Metal XOR Studio has undergone many hardware and software changes throughout the years. From primitive recording with minimal equipment to state-of-the-art digital recording, this is a brief history of how Metal XOR songs have been recorded over the last 17 years.
1. The first recording technique used introduced a lot of noise into the songs. This was the recording process: the first layer was recorded to a standard cassette tape using a regular cassette deck. This first layer was usually the drum track (sometimes with the keyboard playing along with the drums). Then the first tape would be played back on another cassette deck and an instrument would be played along with the tape in real-time and recorded to a second tape. Then the second tape, now consisting of the first two layers together, would be played and another instrument or vocals would be added in real-time and recorded to a third tape. By this third generation the first layer of music was usually real muddy and the recording itself was very noisy and muffled. So most songs did not go beyond the third layer.
2. In 1991 a 4-track recorder was purchased and multi-track recording became much cleaner and more tracks could be recorded. Using certain techniques a song could now have six to seven clean tracks.

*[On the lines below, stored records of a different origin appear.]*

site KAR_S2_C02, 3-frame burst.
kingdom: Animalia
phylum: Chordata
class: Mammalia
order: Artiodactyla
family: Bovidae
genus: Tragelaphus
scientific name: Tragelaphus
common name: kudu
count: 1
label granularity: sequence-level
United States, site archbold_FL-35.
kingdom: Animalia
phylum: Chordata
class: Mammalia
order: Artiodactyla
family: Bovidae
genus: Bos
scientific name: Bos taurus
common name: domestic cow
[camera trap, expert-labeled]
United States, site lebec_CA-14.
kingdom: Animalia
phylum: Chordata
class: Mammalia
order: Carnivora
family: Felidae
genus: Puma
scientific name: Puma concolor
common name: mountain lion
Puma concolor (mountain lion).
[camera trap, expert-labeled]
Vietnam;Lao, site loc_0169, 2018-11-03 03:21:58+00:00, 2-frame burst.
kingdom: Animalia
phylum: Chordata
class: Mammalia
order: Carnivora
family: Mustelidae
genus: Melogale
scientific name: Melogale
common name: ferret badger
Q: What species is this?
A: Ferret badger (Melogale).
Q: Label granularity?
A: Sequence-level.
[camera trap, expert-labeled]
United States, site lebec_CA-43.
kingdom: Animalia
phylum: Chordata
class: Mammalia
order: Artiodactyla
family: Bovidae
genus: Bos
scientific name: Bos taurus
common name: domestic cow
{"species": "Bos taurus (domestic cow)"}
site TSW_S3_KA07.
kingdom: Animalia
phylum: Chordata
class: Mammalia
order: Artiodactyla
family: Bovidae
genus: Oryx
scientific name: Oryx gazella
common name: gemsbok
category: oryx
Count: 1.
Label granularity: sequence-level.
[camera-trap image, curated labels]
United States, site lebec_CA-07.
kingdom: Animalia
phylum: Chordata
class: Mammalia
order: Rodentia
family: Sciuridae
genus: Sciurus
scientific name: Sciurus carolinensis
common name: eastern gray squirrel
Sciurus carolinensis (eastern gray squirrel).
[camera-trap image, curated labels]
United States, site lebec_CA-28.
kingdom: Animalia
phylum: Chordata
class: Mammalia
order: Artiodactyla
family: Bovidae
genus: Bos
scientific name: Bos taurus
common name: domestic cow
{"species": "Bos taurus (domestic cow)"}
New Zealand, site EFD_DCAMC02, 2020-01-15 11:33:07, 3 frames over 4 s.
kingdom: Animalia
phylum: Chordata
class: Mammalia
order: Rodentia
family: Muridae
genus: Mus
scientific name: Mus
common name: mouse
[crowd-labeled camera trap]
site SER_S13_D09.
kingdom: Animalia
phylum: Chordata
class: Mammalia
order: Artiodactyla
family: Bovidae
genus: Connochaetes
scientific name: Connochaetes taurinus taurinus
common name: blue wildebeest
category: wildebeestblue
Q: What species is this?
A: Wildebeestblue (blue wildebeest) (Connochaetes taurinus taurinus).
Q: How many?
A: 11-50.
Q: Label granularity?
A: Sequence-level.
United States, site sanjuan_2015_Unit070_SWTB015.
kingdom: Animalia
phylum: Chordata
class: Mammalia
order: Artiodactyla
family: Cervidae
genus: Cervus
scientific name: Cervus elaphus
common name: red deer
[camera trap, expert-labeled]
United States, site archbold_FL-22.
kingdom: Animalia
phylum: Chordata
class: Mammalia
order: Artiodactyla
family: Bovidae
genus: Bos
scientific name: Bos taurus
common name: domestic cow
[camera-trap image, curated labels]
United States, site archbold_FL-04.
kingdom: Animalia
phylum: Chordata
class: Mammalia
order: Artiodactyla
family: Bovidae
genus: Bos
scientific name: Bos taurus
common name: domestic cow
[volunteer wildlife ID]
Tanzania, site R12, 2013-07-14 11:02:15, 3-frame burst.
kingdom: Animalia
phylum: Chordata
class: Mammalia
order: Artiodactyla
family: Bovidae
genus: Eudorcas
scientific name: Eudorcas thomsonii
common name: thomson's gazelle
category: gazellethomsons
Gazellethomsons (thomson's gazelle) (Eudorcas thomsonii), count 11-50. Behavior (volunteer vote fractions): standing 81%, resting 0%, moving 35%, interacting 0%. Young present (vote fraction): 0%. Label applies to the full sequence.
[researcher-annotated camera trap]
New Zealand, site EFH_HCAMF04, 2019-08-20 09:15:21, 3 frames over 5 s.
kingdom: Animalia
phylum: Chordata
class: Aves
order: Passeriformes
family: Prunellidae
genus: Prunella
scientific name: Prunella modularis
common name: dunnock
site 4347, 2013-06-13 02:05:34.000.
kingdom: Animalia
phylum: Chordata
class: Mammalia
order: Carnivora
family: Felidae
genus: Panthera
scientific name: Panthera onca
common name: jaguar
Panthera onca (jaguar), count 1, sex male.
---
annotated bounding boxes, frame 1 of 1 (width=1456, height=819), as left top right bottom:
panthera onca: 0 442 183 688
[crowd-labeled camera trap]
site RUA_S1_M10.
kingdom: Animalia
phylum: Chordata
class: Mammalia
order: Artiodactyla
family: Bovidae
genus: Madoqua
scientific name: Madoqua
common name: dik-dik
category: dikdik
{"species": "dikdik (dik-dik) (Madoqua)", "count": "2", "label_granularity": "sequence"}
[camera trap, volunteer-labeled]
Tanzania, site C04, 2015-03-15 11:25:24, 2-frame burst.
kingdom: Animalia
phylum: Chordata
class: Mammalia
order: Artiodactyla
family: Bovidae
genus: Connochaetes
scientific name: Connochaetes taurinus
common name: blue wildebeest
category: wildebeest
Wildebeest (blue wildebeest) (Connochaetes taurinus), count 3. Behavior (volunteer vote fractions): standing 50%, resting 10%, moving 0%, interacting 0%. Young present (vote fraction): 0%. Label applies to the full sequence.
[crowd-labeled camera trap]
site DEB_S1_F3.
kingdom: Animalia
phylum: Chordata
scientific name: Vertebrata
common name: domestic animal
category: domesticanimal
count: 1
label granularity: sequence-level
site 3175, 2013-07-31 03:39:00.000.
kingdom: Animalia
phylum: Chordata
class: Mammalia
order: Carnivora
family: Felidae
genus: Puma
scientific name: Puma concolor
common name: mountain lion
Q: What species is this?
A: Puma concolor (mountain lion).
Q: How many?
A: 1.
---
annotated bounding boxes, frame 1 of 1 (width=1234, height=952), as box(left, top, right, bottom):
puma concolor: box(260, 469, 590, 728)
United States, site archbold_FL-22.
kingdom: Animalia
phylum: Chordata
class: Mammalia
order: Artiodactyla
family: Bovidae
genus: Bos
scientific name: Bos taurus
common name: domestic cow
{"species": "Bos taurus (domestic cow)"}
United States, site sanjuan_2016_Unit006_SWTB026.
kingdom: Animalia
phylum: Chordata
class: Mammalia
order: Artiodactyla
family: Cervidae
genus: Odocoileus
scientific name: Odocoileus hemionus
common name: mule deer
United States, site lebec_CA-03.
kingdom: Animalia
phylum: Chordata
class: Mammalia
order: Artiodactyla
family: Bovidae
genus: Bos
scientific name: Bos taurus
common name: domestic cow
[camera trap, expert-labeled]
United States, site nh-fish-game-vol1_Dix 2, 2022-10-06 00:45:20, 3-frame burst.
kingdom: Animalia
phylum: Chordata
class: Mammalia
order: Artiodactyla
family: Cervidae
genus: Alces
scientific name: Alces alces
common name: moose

This is how the vast majority of songs were recorded in the Studio.
3. A sequencer unit was purchased to connect the synthesizer, drum machine, and sound modules together via MIDI. The sequencer would be programmed to play each instrument and when it was time to record, [play] was pressed on the sequencer and all of the instruments would play at once and the music track would be recorded to the 4-track recorder. Then the guitar(s) and vocals would be recorded.
4. The sequencer unit was replaced with a computer program called CakeWalk. Now songs were much easier to program and there were more MIDI options to take advantage of. These songs were recorded to 4-track and vocals and guitars were added on the 4-track recorder.
5. A new version of CakeWalk was used, one that could handle both MIDI and audio files. So now the instruments could be controlled via the computer and the vocals and guitars could be recorded into the computer and everything could be played back at the same time. But it was all still being recorded to the 4-track recorder.
6. A new program called Cool Edit was then used to record audio into the computer. So now all instruments and audio tracks from CakeWalk could be recorded directly in the computer as a .wav file. Now there was no need for the 4-track cassette recorder.
7. The sounds from the synthesizer and sound modules were good, but not very realistic sounding. So today a program called Reason is now being used. It has sampled sounds from various instruments for realistic sounding instruments. I also has a vast array of synthesized sounds and drums.
8. The program Audition (formerly called Cool Edit) is now used as a multi-track recorder in the computer. All instrument sounds are played using Reason and recorded into Audition. Then all guitars and vocals are recorded in Audition as separate tracks. So now the quality is all first generation and very clean and the number of tracks available is only limited by the amount of processing power the computer has.
Books could be written about each of the steps above, but this article was to provide a snapshot of the evolution of recording techniques used throughout the years.